Task statement =
Pick out every line of the records below that contains the word "radius", and copy each of those lines in full. Case matters.

Extracted records =
__________________________________________________
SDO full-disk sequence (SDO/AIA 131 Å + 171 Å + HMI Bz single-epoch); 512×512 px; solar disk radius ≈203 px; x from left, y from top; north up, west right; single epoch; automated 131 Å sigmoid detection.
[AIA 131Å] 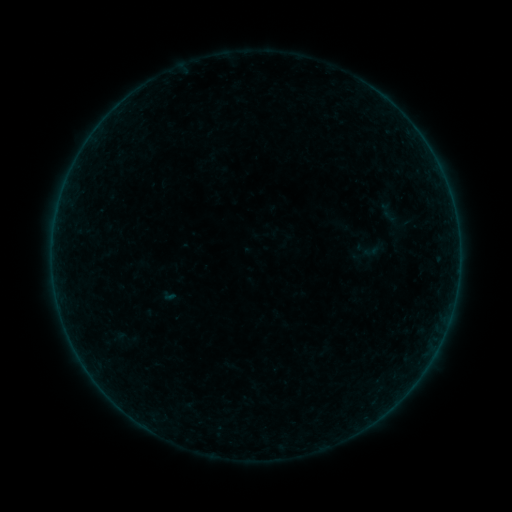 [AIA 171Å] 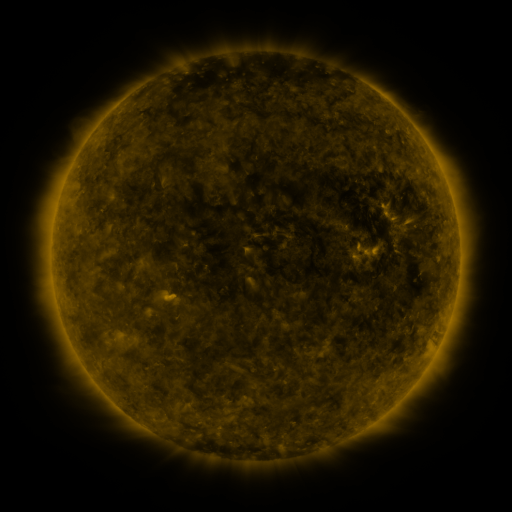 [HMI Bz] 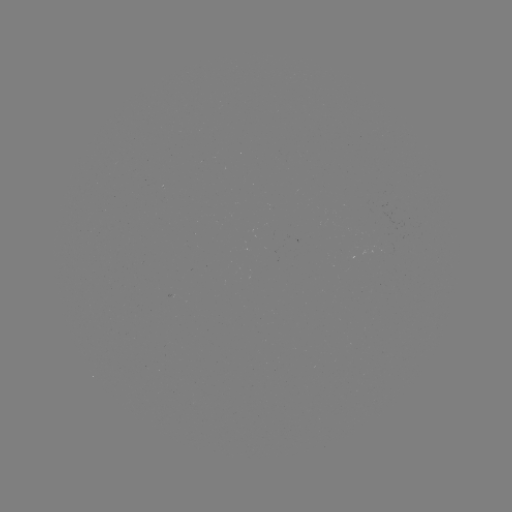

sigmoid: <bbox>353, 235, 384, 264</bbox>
__________________________________________________
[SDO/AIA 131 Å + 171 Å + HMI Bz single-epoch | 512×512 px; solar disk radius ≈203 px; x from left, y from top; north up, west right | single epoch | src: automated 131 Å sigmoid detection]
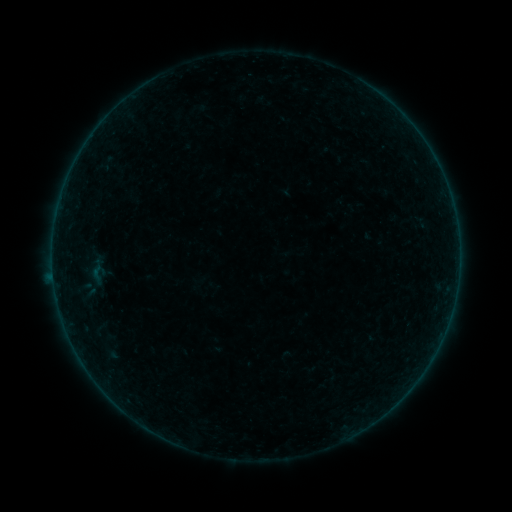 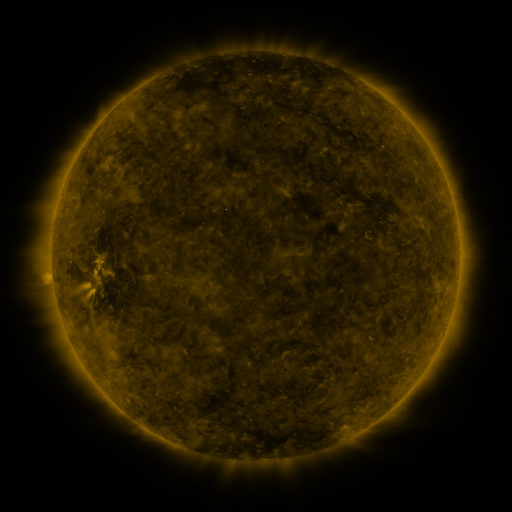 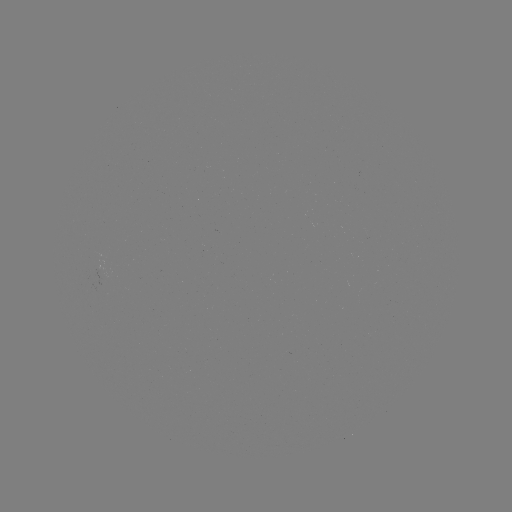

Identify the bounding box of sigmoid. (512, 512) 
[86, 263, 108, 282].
__________________________________________________
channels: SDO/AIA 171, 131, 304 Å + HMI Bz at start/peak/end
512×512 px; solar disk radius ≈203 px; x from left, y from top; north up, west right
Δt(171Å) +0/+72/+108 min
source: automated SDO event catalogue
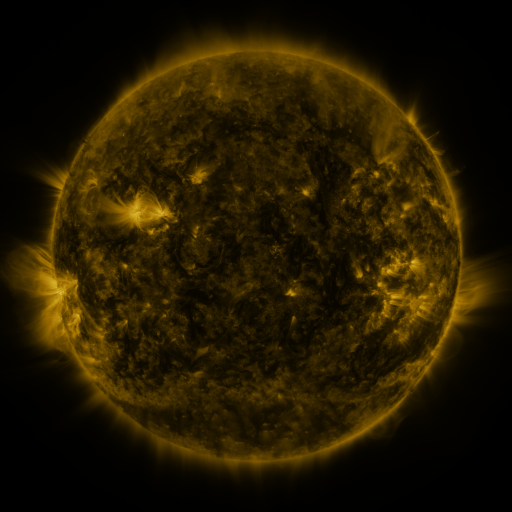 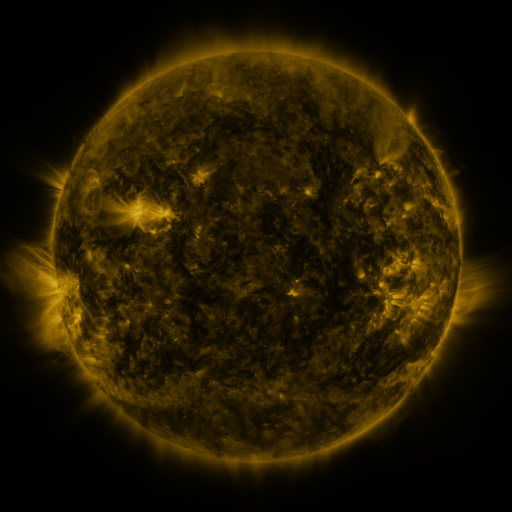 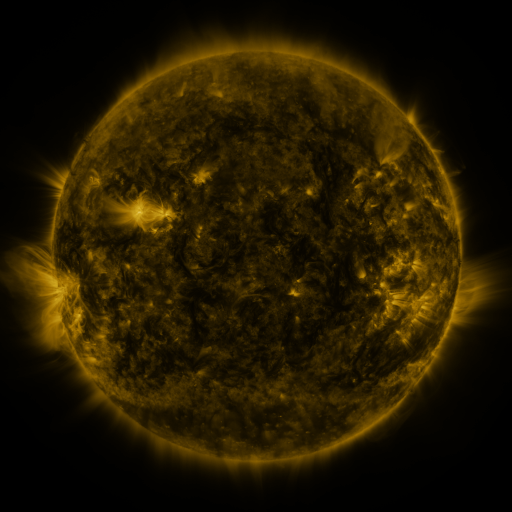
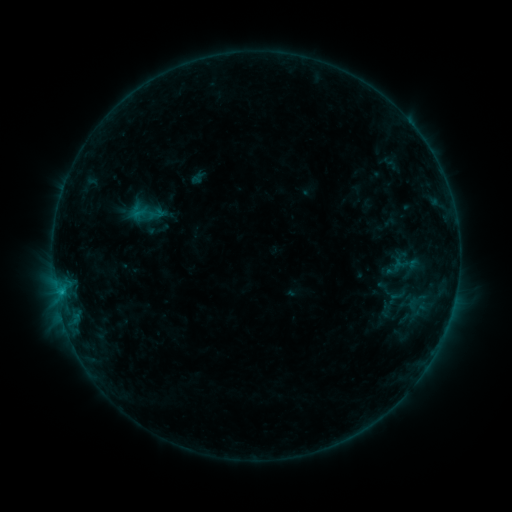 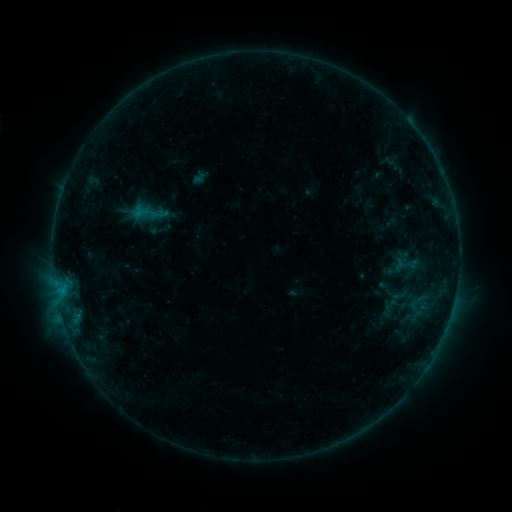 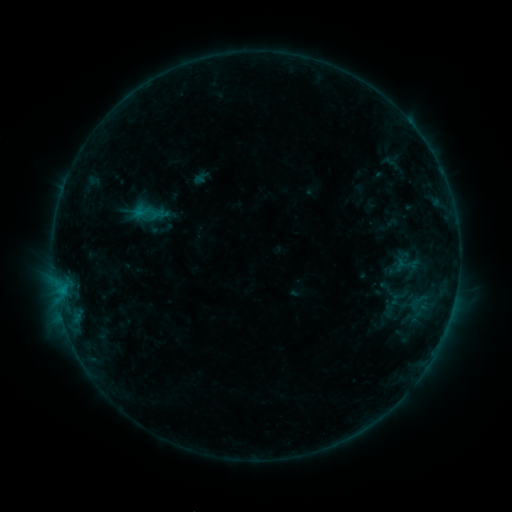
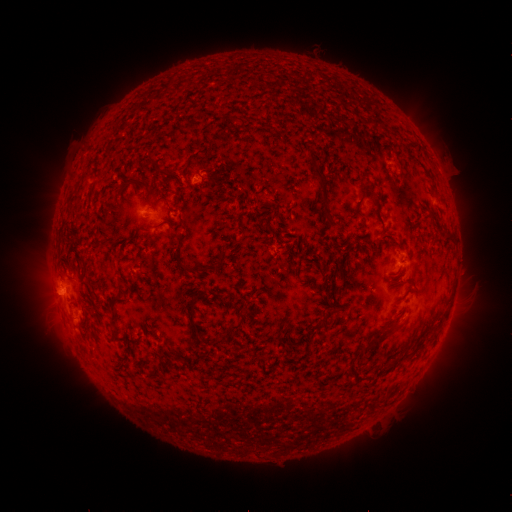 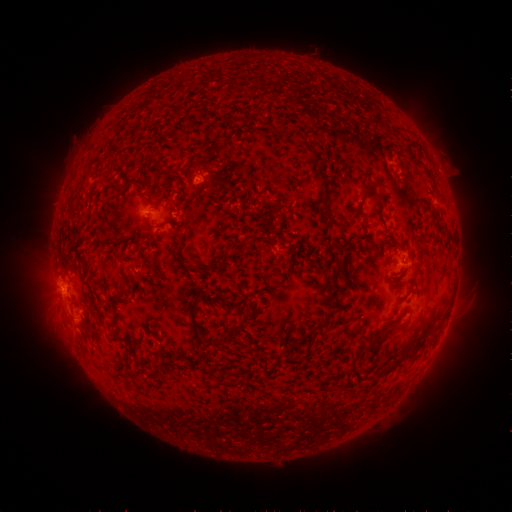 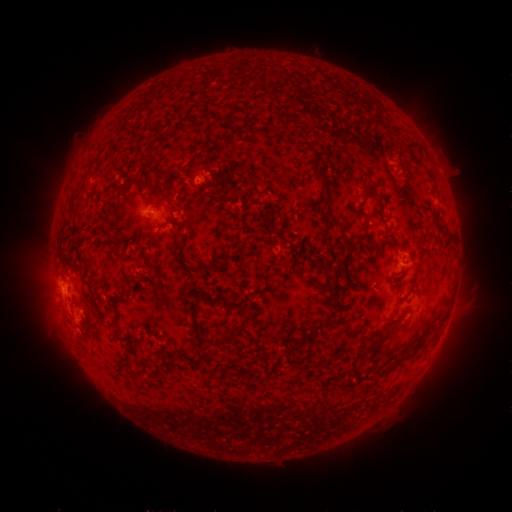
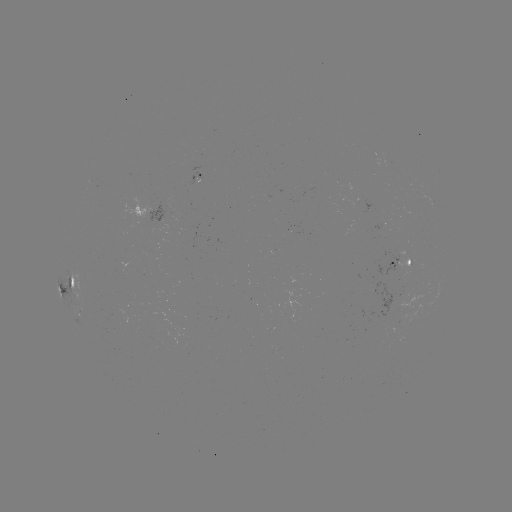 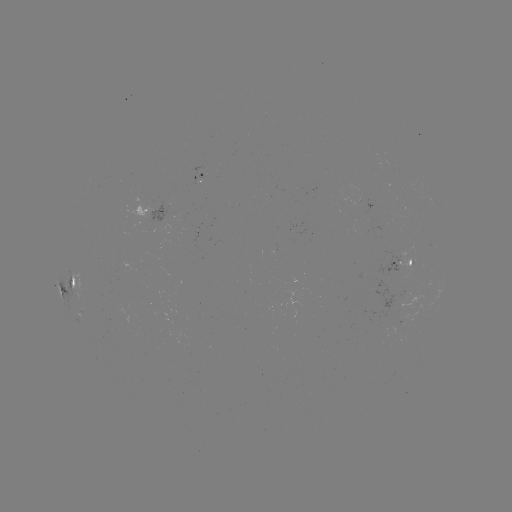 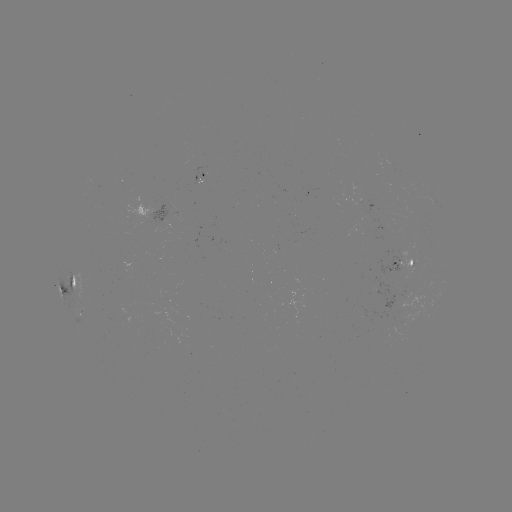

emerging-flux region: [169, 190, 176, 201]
__________________________________________________
The solution =
SDO full-disk sequence (SDO/AIA 131 Å + 171 Å + HMI Bz single-epoch); 512×512 px; solar disk radius ≈203 px; x from left, y from top; north up, west right; single epoch; automated 131 Å sigmoid detection.
[SDO/AIA 131 Å + 171 Å + HMI Bz single-epoch | 512×512 px; solar disk radius ≈203 px; x from left, y from top; north up, west right | single epoch | src: automated 131 Å sigmoid detection]
512×512 px; solar disk radius ≈203 px; x from left, y from top; north up, west right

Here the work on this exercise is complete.